■ **AIM OF THE TASK**: Wherever pictures occur in the entries below, leave them out and retype the rest exactly.

■ **EXTRACTED INFORMATION**:
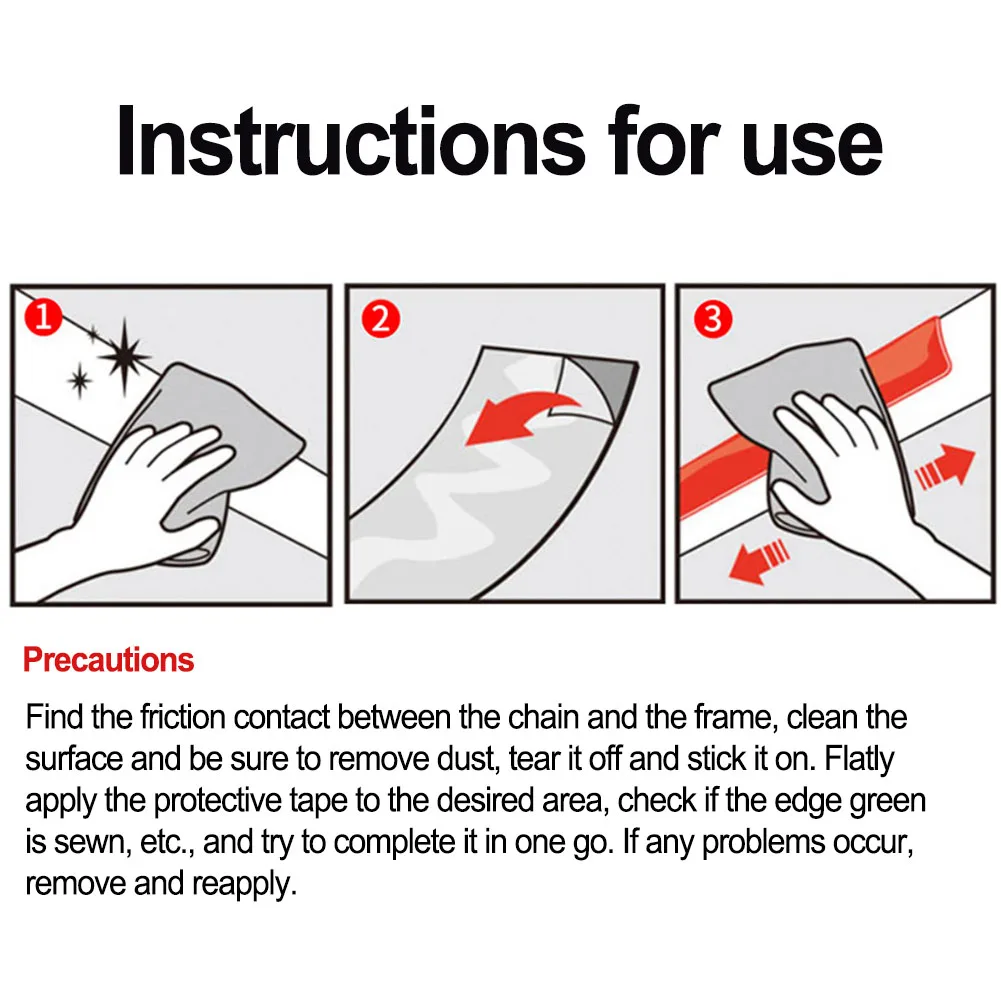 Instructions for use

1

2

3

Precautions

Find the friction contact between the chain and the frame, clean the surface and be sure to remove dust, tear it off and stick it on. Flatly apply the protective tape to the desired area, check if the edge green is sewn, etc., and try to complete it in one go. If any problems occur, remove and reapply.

■ **ANSWER TO THIS TASK**:
 Instructions for use

1

2

3

Precautions

Find the friction contact between the chain and the frame, clean the surface and be sure to remove dust, tear it off and stick it on. Flatly apply the protective tape to the desired area, check if the edge green is sewn, etc., and try to complete it in one go. If any problems occur, remove and reapply.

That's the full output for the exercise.